Tuning (Anti)Aromaticity: Variations on the [8]‐Circulene Framework

Optoelectronic properties of organic molecules are underpinned by delocalisation and delocalisability of π‐electrons. These properties are sensitive to small changes in electron count, whether achieved by heteroatom substitution or redox chemistry. One measure of the delocalisability of π‐electrons is the current induced by an external magnetic field, which is diagnostic of (anti)aromaticity. The ab initio ipsocentric method is used here to model diverse ring‐current patterns in the family of [8]‐circulenes based on tetracyclopenta[def,jkl,pqr,vwx]tetraphenylene (TCPTP), in different charge states, with disjoint hetero‐atom substitution, and with CC units systematically replaced by BN pairs. Maps calculated at the CHF/CTOCD‐DZ2/6‐31G** level reveal that these modifications of the TCPTP framework access the full range of possibilities for current from concentric global circulations (typically counter rotating) to full (non‐aromatic) localisation. In the ipsocentric approach, induced current density is partitioned into robust orbital contributions that obey selection rules based on orbital symmetry, energy and nodal character.
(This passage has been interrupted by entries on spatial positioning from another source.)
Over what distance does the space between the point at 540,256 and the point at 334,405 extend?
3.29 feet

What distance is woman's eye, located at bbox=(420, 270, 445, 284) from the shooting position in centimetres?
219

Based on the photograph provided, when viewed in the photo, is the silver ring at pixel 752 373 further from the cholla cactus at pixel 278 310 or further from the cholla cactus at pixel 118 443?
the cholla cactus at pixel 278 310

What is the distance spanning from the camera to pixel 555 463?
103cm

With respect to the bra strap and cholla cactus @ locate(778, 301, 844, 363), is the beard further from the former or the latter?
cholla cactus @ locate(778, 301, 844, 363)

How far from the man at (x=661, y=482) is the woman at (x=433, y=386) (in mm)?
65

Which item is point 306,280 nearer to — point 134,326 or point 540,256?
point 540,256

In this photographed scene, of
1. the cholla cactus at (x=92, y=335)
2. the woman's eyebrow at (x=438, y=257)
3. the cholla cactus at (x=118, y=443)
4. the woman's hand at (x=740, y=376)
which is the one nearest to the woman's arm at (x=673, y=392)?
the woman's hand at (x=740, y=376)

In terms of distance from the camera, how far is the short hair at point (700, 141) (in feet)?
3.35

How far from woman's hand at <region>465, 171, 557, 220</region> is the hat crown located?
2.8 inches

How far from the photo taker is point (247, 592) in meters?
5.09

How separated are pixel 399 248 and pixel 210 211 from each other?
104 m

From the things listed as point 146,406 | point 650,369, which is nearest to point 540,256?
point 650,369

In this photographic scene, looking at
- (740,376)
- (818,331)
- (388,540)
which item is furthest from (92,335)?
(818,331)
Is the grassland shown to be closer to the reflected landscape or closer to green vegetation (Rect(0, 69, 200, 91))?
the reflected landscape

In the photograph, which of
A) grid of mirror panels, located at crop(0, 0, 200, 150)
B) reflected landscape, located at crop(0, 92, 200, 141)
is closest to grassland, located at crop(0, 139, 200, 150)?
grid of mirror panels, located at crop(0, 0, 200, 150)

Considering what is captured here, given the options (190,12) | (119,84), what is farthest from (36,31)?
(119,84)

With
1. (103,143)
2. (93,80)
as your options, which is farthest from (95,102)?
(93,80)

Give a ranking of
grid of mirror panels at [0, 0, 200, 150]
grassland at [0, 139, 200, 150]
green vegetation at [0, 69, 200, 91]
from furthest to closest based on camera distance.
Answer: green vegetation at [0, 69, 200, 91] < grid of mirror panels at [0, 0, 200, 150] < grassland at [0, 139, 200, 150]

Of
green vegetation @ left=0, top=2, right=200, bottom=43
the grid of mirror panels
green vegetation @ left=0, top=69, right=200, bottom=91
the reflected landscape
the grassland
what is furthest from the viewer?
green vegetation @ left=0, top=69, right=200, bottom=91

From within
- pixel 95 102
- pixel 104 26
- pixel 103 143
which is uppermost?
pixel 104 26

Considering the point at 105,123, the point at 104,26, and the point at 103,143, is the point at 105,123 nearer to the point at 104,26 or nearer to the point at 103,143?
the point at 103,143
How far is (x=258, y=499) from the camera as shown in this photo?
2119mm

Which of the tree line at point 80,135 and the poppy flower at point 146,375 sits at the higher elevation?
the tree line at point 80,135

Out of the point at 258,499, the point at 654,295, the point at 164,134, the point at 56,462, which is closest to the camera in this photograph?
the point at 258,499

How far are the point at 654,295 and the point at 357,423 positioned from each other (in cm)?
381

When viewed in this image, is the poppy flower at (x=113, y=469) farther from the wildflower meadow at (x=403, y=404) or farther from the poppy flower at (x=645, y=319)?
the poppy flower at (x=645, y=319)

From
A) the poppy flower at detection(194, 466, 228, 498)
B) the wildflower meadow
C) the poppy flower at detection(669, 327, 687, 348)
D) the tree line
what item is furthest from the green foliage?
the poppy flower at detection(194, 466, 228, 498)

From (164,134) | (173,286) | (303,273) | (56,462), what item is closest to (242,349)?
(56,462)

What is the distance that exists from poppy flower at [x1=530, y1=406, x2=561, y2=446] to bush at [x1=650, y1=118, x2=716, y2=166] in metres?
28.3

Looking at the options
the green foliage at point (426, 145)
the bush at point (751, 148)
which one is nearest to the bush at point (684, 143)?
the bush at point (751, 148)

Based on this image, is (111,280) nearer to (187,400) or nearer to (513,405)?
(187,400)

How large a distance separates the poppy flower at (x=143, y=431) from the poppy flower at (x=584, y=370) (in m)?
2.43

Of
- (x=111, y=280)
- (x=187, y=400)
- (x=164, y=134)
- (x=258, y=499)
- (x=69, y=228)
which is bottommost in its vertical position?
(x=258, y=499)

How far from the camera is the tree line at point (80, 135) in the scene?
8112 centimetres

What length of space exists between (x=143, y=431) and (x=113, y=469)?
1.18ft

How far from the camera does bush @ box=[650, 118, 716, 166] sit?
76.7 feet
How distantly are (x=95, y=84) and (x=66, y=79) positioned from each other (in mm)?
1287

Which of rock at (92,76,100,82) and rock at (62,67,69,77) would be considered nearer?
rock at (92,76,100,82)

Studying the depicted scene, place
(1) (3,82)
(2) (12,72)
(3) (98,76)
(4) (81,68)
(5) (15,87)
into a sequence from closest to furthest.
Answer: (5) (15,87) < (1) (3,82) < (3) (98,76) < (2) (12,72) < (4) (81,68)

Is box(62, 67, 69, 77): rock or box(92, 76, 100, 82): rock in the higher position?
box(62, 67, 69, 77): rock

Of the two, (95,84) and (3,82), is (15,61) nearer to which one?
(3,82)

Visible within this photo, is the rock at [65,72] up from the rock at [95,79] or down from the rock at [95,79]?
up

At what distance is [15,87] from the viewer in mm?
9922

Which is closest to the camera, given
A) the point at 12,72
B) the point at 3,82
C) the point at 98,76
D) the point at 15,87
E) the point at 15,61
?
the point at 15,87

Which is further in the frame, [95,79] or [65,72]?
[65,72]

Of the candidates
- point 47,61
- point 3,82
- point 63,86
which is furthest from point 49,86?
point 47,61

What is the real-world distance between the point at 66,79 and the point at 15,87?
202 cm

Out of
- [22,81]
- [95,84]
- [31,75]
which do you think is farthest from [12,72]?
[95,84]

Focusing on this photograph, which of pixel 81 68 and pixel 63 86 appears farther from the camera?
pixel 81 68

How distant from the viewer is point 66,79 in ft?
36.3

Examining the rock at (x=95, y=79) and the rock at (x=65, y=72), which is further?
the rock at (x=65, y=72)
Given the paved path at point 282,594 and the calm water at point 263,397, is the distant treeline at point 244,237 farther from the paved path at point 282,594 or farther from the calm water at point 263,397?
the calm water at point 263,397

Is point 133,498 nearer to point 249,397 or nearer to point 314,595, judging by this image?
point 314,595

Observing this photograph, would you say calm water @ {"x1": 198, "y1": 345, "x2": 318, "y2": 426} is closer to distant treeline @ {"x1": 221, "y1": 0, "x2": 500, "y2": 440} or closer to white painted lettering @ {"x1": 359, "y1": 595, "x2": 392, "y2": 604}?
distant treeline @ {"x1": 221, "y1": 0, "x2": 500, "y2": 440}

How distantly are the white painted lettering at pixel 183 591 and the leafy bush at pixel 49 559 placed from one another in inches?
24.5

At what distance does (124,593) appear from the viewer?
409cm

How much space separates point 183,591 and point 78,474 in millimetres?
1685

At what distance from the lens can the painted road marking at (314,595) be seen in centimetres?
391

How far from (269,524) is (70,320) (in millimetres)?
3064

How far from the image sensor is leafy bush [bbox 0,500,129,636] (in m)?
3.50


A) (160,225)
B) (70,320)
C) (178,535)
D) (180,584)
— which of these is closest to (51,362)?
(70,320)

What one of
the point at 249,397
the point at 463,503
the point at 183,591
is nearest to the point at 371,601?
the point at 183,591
The selection rules are applied here to interpret current‐density and exploit insights gained from simpler models to suggest design strategies for fine‐tuning of π‐delocalisability (aromaticity and antiaromaticity) in macrocyclic frameworks. Depending on substitution pattern and charge, this single versatile π framework (tetracyclopenta[def,jkl,pqr,vwx] tetraphenylene (TCPTP)) can host any combination of aromaticity and antiaromaticity, as judged from tropicity of currents, ranging from concentric global circulations of both senses to localised eddies, all with an intuitive orbital explanation.